If other prior information is known, such as socio-economic information (*e.g.*, census data) of the area in which user *u* lives (inferred in a previous step), then \(P(u | m)\) can be updated, for instance, using Bayes Theorem.

### 2.5 Inference of mode(s) of transportation

In this step we work with the matrix *A*, which contains the user associations with latent components. We first normalize the matrix row-wise, to convert it into a matrix \(A'\) of probabilities, such that \(a_{u,m}\) is the inferred probability of user *u* choosing mode of transportation *m* for his/her commuting.

Since the several values of \(a_{u,m}\) lie in the continuous range \([0,1]\), we still need to assess the decision boundaries to classify *u* as user of specific modes of transportation. One way to interpret these values into a label such “metro” or “bus and metro” is by performing an additional clustering step on these associations. This step requires a manually specified parameter \(k'\), which should be higher than the number of latent components *k* from the previous stage; otherwise, intermodality will not be detected. Hence, we use k-means [34] to obtain *modal clusters*, which effectively quantize the rows of \(A'\).

After quantization, a transportation expert may examine the centroids of each modal cluster, and then may proceed to label them, including his/her knowledge about the city into the model. For instance, a centroid \(\{\text{metro}: 0.6, \text{bus}: 0.3, \text{car}: 0.1\}\) may be labeled either as “metro” or “metro and bus,” depending on how the users closest to that centroid distribute in the city. Then, users are assigned a modal cluster label based on the expert’s interpretation.

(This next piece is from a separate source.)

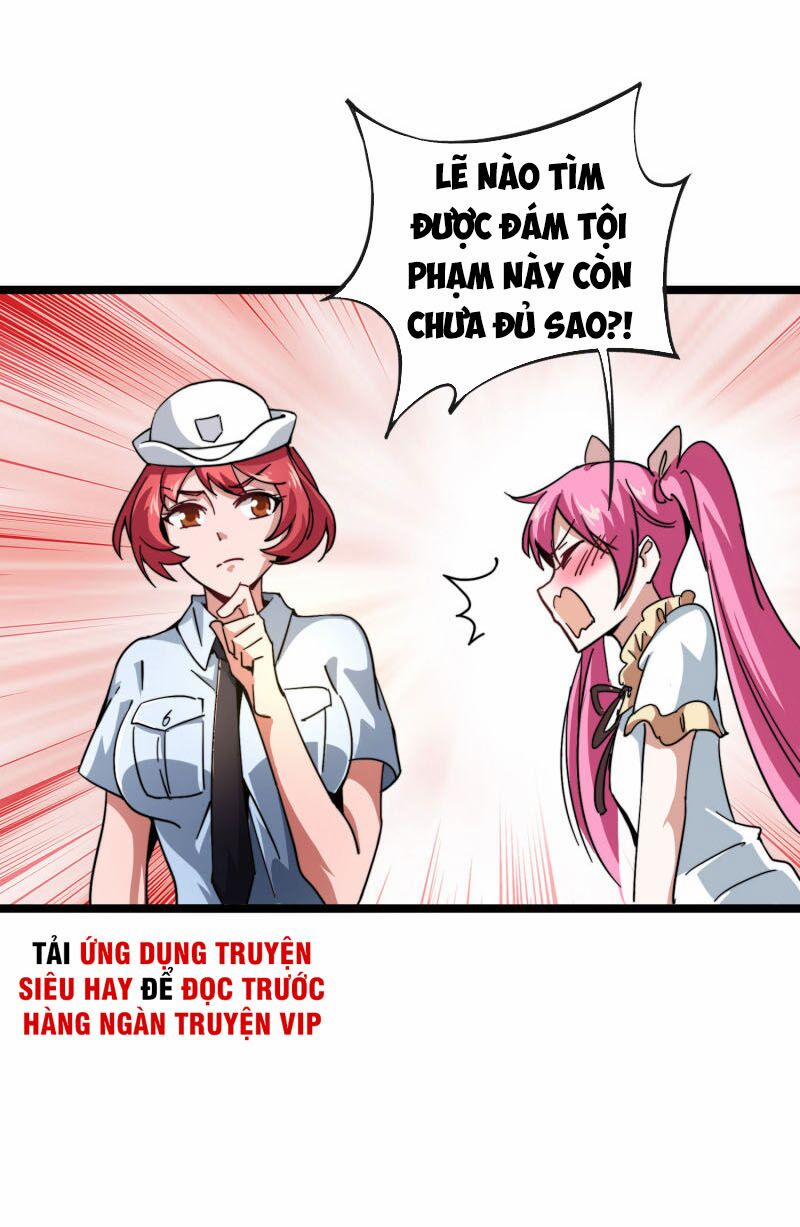 Từ Hôm Nay Bắt Đầu Làm Người Giàu Nhất 41.5 trang 3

As result of this step, users have a tag that identifies their mode of transportation usage for commuting.

### 2.6 Identification of pedestrian trips

It is possible that some users do not generate *within-trip* events due to how they consume data from the Internet, or due to short trips that do not allow the billing cycle to capture events in the middle of a trip. In this step we try to classify those users that were not classified into specific modes of transportation into pedestrian commuters. Those users that were not classified into either are flagged with a null value.

Pedestrian trips have decision variables that differ from other modes of transportation, including distance, available infrastructure, and safety [35]. Of these factors, distance is arguably the most critical. As such, we label users as pedestrian or not based on their distance from home to work. This distance may be manually selected by knowing the typical walk distances in a city, through transportation studies [36] (which indicates a typical maximum of 750 meters for pedestrian trips), or fitted using regression if there is access to a labeled set of trips. In both cases, care must be taken due to the characteristics of mobile phone network data: trips have starting and destination *towers*, not specific locations.

### 2.7 Estimation of the modal partition

At this stage, for each commuter we have an assignment of a modal cluster, or a pedestrian flag, or a null flag. We discard those users without modal cluster or pedestrian flags, as we cannot classify them into a specific mode of transportation. Then, we aggregate users to estimate the *modal partition*, *i.e.*, the transportation term to denote the distribution of mode of transportation usage. Particularly, we follow two aggregation strategies: first, according to home locations; second, according to home/work location pairs into an Origin-Destination (OD) matrix. Here, location can be any administrative unit; surveys are typically representative at the county or municipal level. These aggregations are commonly used by transportation experts in their day to day work [13], and, with this pipeline, we expect to generate data that is coherent and comparable to those collected through surveys, with greater granularity levels—either spatial, temporal, or both.